We vigorously defend our interpretations and our opinions and our preferences. The trouble with this approach, is the universe (frankly, my dear) doesn't give a damn  about our interpretations or about our opinions or about our preferences. I assert we all, deep in our hearts, suspect this to be true. But we just can't bring ourselves to admit it actually is  the truth, and to include it. We're too intimidated by its domination.

In my experience of the good and decent conventional education I received, I was required to learn to think for myself, which in and of itself, sounded like a good idea. It was only much later that I discovered two inherently insurmountable problems with it. The first was: how could I ever learn to really think for myself when (if I tell the truth about it) I truly had no clue as to who (or what) this thing called "myself" really was? The second was: could I ever really (quote unquote) think for myself  when even my most rudimentary observations of my own thinking, revealed my thoughts come and go by themselves automatically, a process which required neither my participation nor my intervention? Oh wait: isn't the idea of "thinking for myself" as ridiculously ie as charmingly naïve as the idea of "raining  for myself"?

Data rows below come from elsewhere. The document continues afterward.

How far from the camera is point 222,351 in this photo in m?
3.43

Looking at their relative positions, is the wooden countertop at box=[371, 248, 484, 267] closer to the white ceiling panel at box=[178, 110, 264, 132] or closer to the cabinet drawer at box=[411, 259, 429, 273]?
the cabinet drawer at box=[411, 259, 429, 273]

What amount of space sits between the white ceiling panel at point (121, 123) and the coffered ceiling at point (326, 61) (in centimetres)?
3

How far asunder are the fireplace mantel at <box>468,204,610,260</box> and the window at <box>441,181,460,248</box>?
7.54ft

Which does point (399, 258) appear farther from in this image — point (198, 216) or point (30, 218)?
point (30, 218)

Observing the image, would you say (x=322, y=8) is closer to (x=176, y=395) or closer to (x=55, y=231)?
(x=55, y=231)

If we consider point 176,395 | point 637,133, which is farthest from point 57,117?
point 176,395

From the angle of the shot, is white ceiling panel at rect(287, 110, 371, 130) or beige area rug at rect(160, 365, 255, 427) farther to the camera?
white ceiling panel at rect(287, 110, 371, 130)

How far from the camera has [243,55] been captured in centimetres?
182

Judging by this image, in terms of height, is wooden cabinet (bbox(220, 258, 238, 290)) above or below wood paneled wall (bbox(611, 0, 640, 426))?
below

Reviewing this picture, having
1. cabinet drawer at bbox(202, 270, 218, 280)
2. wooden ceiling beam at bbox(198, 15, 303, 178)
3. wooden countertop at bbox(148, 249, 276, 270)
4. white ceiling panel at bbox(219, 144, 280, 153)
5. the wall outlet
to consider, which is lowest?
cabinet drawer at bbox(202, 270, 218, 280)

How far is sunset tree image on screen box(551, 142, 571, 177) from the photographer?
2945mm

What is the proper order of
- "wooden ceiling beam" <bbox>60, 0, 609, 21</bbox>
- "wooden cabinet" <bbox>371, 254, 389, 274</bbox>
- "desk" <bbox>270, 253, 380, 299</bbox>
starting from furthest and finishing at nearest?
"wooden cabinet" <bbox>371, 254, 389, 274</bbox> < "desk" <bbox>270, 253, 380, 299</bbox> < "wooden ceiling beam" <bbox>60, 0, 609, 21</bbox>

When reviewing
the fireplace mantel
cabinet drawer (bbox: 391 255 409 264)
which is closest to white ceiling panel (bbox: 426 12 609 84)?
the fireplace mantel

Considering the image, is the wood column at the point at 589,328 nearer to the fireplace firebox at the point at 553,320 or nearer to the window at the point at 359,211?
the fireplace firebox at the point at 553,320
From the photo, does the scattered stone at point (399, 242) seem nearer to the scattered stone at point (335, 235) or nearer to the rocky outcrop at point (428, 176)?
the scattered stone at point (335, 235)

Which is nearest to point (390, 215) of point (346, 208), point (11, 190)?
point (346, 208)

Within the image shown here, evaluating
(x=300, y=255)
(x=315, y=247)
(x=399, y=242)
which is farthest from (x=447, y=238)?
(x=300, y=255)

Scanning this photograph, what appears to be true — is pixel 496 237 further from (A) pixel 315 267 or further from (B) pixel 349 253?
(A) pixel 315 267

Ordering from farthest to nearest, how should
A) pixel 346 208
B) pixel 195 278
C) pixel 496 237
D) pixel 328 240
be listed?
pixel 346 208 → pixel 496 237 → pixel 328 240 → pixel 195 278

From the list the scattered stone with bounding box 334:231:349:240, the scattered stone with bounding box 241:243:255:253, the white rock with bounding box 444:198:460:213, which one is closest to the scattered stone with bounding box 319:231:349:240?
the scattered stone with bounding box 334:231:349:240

According to many esteemed studies of the human personality, everything about the "myself" that we consider ourselves to be, was formed, underscored, emphasized, accepted, and locked in place by the time we were four years old. And when it was locked in place, it didn't display or sound any warning that it's not who we really are. Nothing in this "myself" ever stands up and declares truthfully "I'm an impostor. I'm really not this 'myself' thing I pretend to be (even though I play one on TV).". For me, for the next twenty four years, this "myself" was  who I really am.

Then I met Werner. And that's when (as Elvis Aaron Presley may have said) things got all shook up.

It takes a certain unconventional education to learn to discard this bonded, riveted identification with the false "myself", let alone question its tyranny. But that's not all. What's utterly, jaw-droppingly  remarkable about this state of affairs is: until it's unraveled (or solved  if you will) we're really being little more than four year olds masquerading as adults without realizing it. Is it any wonder our lives and the world are in the shape they're in? The answer to this question is "No" - both from a conventional education's standpoint as well as from an unconventional's. The difference is this: embedded in the unconventional's, is the power to make a difference.